To better understand how potential conflict with China could unfold, Airmen at the U.S. Air Force Expeditionary Center learned about the nation’s complicated history.

The center’s Indo-Pacific Command Academic Working Group hosted the first of a six-part series devoted to understanding China’s history, culture and warfighting mindset.  

The current U.S. National Defense Strategy prioritizes China as the pacing challenge. The strategy also charges the Defense of Department with developing operational concepts, capabilities and plans to deter China from challenging the existing rules-based international order.

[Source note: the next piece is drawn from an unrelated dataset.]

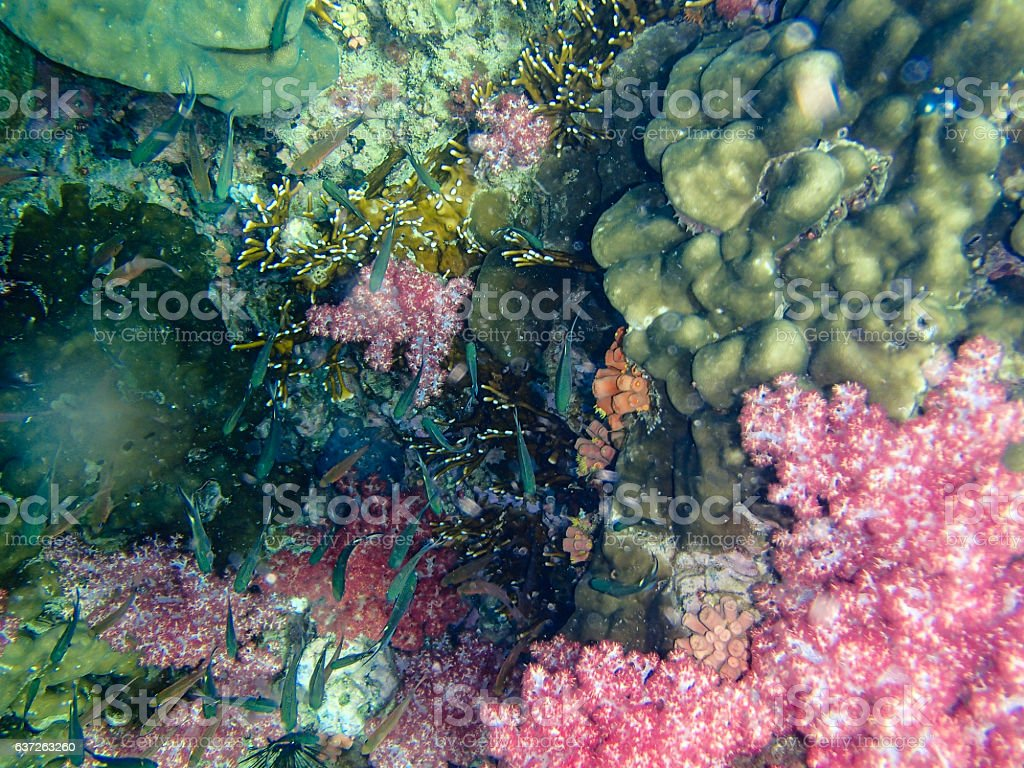 Beautiful colorful coral reef stock photo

The center’s commander, Maj. Gen. John Klein spoke at the event, invoking China’s most recognized military general. Klein referred to Sun Tzu, who in The Art of War said, “If you know the enemy and know yourself, you need not fear the result of a hundred battles.”

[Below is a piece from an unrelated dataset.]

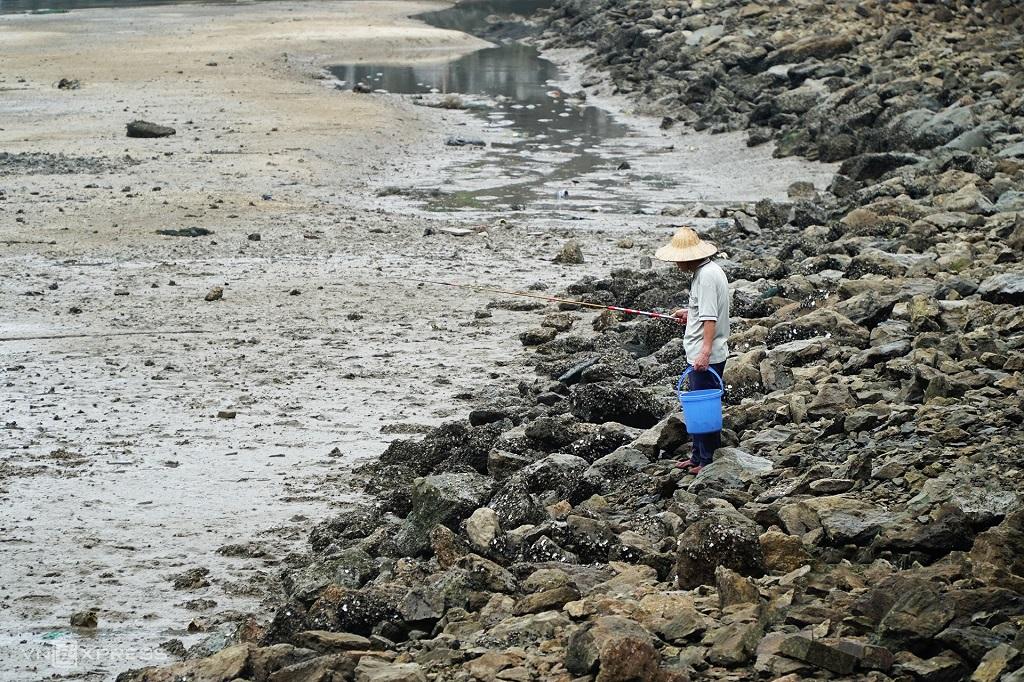 Người dân thường câu cù kỳ từ các hốc đá.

For the U.S. to remain a geopolitical strength and a positive influence in the world, servicemembers need a better understanding of Chinese perception and perspective.

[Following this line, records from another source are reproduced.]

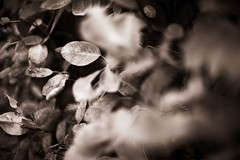 Drowned in bokeh (Budoka Photography) Tags: leaf bokeh manual monochrome canonllens canonfd50mmlf12 sonyalphailce7rm2 nature outdoor closeup dof depthoffield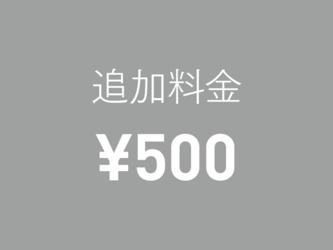 追加料金 ¥500の画像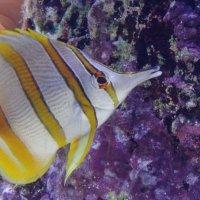 Рыбка жёлтополосик :: Владимир Гилясев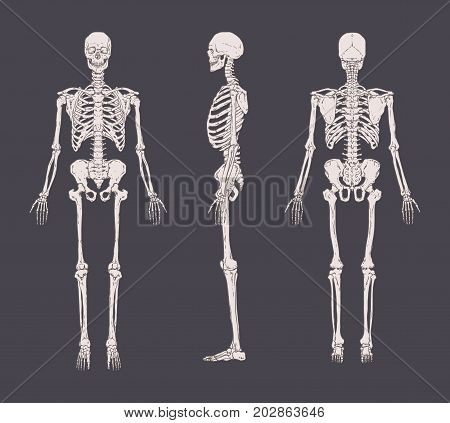 Set of realistic skeletons isolated on gray background. Anterior, lateral and posterior view. Concept of anatomy of human skeletal system. Vector illustration for educational or medical banner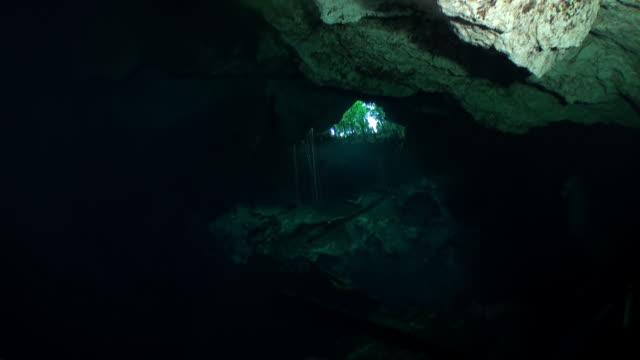 Schoonheid van grot in onderwater Yucatan Mexico cenotes. video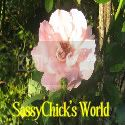 SassyChick's World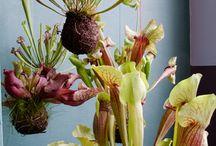 plants/gardening / by Bev Garretson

“There is no doubt they want to supplant us as world power, and it’s presentations such as these that will help us articulate the urgency to our force,” he said.

U.S. forces have grown accustomed to achieving air dominance over the battlefield with near absolute certainty. However, Maj. Francisco Torres, an intelligence officer with the 305th Operations Support Squadron who helped found the academic working group, said China’s combination of diplomatic, information, economic and military power provide a much greater threat than U.S. adversaries of the past three decades.

“Chain has the means and will to redefine the global world order in a manner that benefits China,” Torres said.

Air Mobility Command recently debuted in the Indo-Pacific theater testing the Mobility Air Force’s large-force, agile combat employment, humanitarian assistance, and disaster relief capabilities in contested, degraded, and operationally limited environments spanning over 3,000 miles.

“We must have the ability to compete with China and deter them from engaging in offensive kinetic combat,” Torres said. “Our senior leaders set out for us to build a fighting force capable of fighting and winning inside the first island chain. We must expand our capabilities through air, land and sea to ensure our logistics and command and control of the Global Air Mobility Support System are all in sync.”

The Expeditionary Center enterprise has changed the way they organize, train and equip Airmen for expeditionary warfare and advancing a shared vision alongside allies and partners of a free and open Indo-Pacific region in which all nations are secure in their sovereignty and free from coercion.

Klein emphasized that war with China wasn’t inevitable, but that he and his Airmen will continue to prepare like it is.

Part two of the six-part series is scheduled for Aug. 11 at 11:15 a.m. Eastern.